Three of Trump’s TikTok videos have featured either wrestler Logan Paul or his brother, boxer Jake Paul, both of whom started as YouTubers before getting into podcasts, energy drinks and combat sports. But even beyond TikTok, Trump has worked to deploy his own kind of star power with help from sports and internet celebrities that his team says could mobilize the young male voters of the Republican base.

Trump played 18 holes at his golf club in Bedminster, N.J., with the 30-year-old pro golfer Bryson DeChambeau for an hour-long video last month that was briefly among the top trending on YouTube, where it has been viewed more than 10 million times.

On Monday, Trump also joined the video game streamer Adin Ross for an interview broadcast live from Mar-a-Lago, the former president’s club in Palm Beach, Fla.

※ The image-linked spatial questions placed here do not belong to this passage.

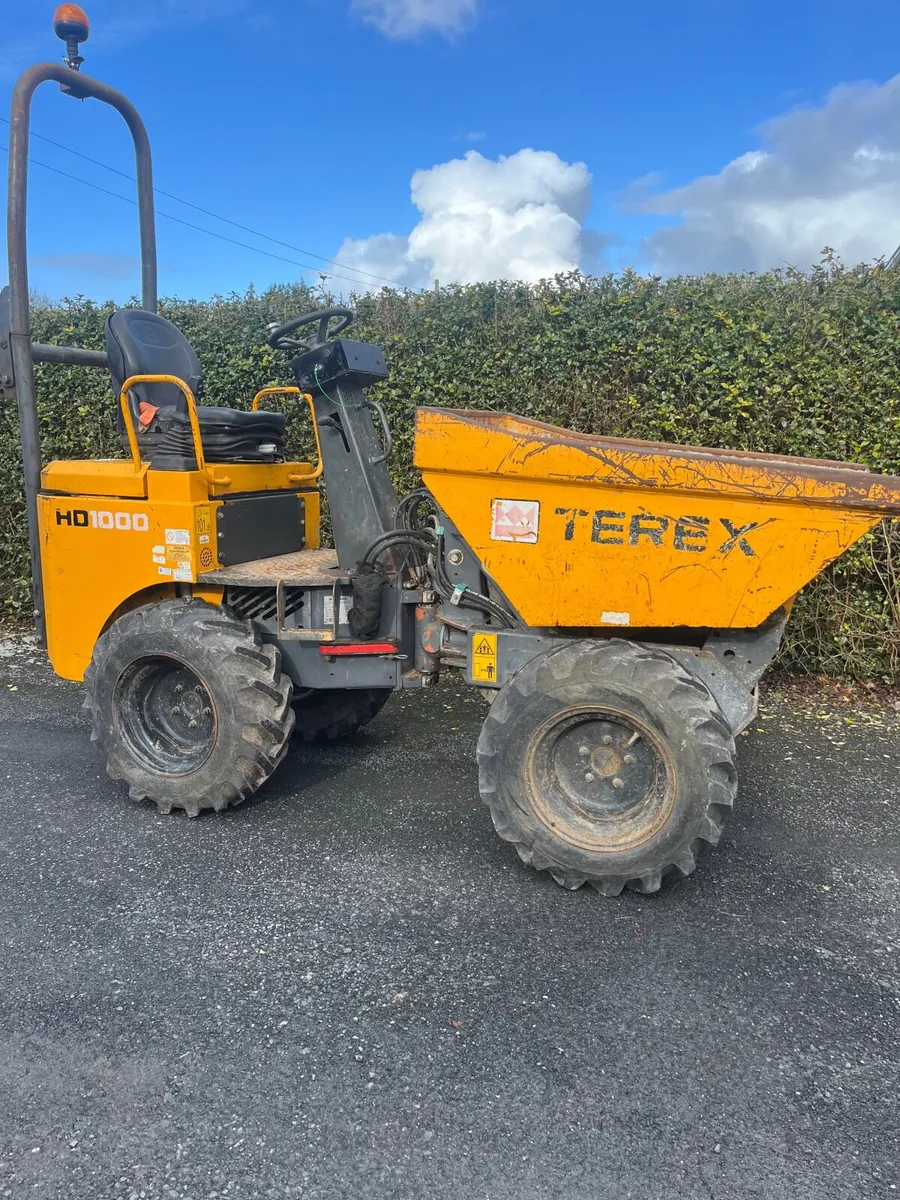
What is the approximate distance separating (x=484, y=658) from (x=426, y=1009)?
1390mm

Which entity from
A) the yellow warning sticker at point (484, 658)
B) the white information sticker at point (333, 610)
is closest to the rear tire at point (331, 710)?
the white information sticker at point (333, 610)

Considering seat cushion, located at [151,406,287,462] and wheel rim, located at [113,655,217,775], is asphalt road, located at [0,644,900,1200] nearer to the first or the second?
wheel rim, located at [113,655,217,775]

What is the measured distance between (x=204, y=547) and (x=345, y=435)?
83 cm

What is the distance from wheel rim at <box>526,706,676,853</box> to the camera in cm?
324

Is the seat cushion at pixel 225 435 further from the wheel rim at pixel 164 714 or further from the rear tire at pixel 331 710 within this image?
the rear tire at pixel 331 710

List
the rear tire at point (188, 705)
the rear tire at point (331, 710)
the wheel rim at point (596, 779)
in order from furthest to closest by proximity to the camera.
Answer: the rear tire at point (331, 710) < the rear tire at point (188, 705) < the wheel rim at point (596, 779)

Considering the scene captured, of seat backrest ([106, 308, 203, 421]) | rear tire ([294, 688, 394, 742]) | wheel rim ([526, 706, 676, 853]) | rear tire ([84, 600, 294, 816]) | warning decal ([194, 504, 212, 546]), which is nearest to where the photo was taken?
wheel rim ([526, 706, 676, 853])

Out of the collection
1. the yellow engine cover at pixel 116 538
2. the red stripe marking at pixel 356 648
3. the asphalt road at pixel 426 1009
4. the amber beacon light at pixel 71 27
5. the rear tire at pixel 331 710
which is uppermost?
the amber beacon light at pixel 71 27

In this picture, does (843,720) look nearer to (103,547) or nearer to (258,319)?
(103,547)

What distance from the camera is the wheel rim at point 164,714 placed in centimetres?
402

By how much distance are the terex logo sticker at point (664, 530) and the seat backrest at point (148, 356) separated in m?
2.07

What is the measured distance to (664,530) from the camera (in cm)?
317

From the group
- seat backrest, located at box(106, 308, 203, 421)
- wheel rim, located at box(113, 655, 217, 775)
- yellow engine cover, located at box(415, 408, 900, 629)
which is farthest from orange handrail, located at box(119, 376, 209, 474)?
yellow engine cover, located at box(415, 408, 900, 629)

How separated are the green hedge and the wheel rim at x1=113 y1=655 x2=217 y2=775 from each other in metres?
2.88
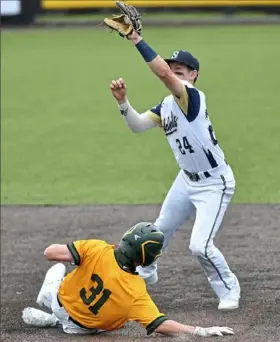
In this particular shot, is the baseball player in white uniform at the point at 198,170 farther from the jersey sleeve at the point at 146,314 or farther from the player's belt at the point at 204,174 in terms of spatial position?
the jersey sleeve at the point at 146,314

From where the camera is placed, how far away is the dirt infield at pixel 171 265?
641cm

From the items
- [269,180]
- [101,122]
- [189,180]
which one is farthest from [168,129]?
[101,122]

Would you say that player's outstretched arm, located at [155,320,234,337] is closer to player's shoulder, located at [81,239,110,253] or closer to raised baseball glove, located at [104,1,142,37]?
player's shoulder, located at [81,239,110,253]

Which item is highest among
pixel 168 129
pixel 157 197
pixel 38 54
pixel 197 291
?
pixel 168 129

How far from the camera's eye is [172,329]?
18.5 feet

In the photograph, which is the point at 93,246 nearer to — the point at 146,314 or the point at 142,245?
the point at 142,245

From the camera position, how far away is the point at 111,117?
15969 mm

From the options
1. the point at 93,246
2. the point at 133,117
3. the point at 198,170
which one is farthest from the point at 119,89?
the point at 93,246

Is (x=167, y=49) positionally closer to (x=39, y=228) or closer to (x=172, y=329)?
(x=39, y=228)

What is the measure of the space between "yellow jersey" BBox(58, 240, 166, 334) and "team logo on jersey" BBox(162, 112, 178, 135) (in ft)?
4.10

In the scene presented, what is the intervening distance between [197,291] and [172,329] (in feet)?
5.72

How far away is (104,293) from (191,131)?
1.54 m

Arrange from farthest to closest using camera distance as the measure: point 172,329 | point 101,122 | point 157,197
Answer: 1. point 101,122
2. point 157,197
3. point 172,329

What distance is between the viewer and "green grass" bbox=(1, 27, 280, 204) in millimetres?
11438
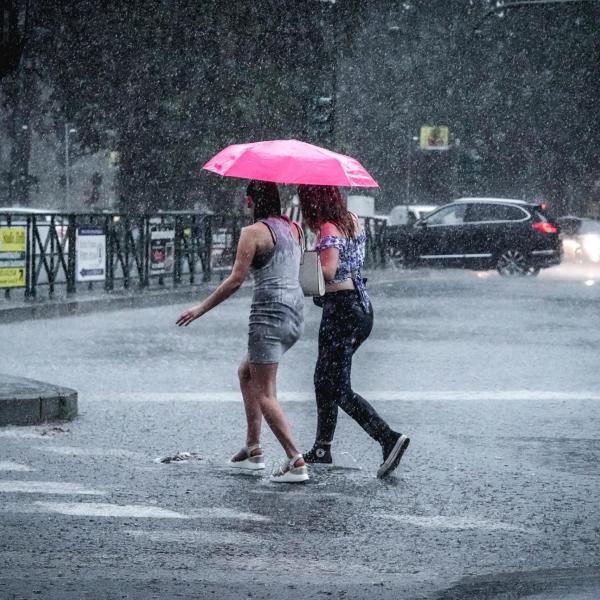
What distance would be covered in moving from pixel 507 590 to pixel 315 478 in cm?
253

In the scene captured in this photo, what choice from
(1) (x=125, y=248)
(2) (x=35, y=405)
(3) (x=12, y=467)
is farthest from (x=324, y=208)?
Result: (1) (x=125, y=248)

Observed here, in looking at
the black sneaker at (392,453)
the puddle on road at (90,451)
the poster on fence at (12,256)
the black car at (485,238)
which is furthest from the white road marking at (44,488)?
the black car at (485,238)

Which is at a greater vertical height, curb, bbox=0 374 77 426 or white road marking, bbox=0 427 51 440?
curb, bbox=0 374 77 426

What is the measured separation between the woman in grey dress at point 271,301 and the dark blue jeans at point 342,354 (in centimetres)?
28

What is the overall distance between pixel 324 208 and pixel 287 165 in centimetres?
38

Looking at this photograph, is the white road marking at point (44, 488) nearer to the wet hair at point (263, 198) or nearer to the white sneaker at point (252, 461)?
→ the white sneaker at point (252, 461)

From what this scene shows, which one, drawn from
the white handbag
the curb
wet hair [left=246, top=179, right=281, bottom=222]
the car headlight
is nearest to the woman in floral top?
the white handbag

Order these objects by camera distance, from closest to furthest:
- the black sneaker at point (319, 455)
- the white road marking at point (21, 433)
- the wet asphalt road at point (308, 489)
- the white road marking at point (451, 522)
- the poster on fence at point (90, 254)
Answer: the wet asphalt road at point (308, 489)
the white road marking at point (451, 522)
the black sneaker at point (319, 455)
the white road marking at point (21, 433)
the poster on fence at point (90, 254)

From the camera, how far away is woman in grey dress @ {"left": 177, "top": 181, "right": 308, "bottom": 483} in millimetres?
7375

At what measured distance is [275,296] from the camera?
7453 millimetres

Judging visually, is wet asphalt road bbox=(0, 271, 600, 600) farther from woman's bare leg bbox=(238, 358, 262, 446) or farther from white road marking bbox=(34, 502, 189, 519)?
woman's bare leg bbox=(238, 358, 262, 446)

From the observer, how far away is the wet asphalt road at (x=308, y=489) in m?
5.47

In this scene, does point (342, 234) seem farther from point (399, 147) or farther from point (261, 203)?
point (399, 147)

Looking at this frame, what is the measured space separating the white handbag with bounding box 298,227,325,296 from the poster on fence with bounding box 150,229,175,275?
1575 cm
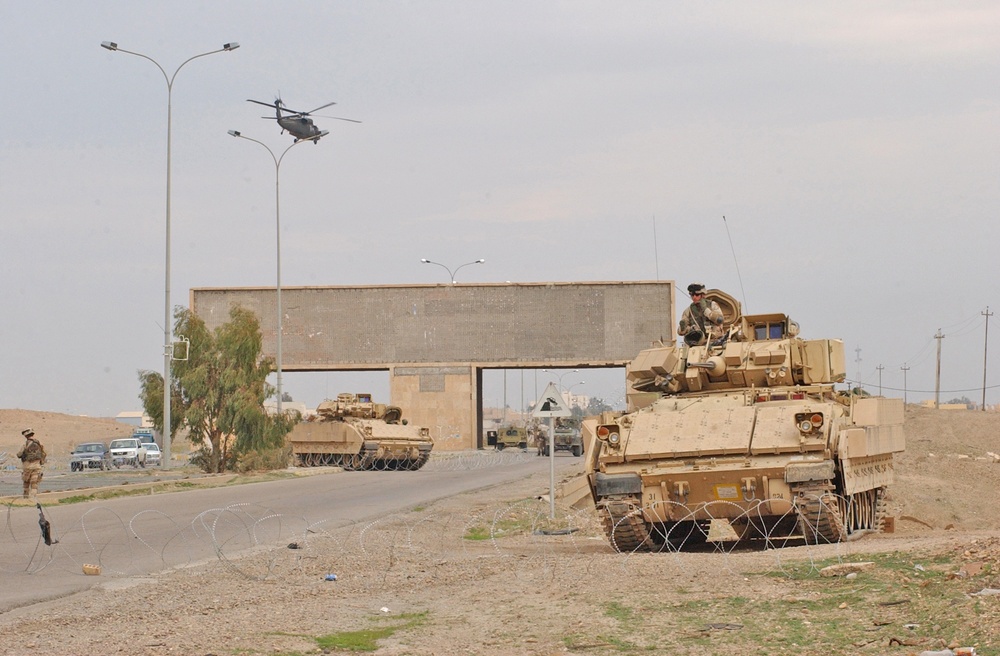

“I love having a young audience,” Trump told Ross as roughly 300,000 people watched online. “My son Barron says hello, by the way. He's a big fan of yours.”

After the interview, Trump and Ross, aged 78 and 23, respectively, danced with each other on camera next to a Tesla Cybertruck wrapped with a photo from the former president’s assassination attempt, which Ross said was his gift to Trump. “We’re going to keep TikTok going. Whereas Biden and Harris, they have no idea what it means,” Trump said to one of the recording phones.

Within minutes of the live stream ending, the video appeared on his TikTok, where it has been viewed 27 million times. “I [don’t] see how anyone can hate this man,” one commenter said.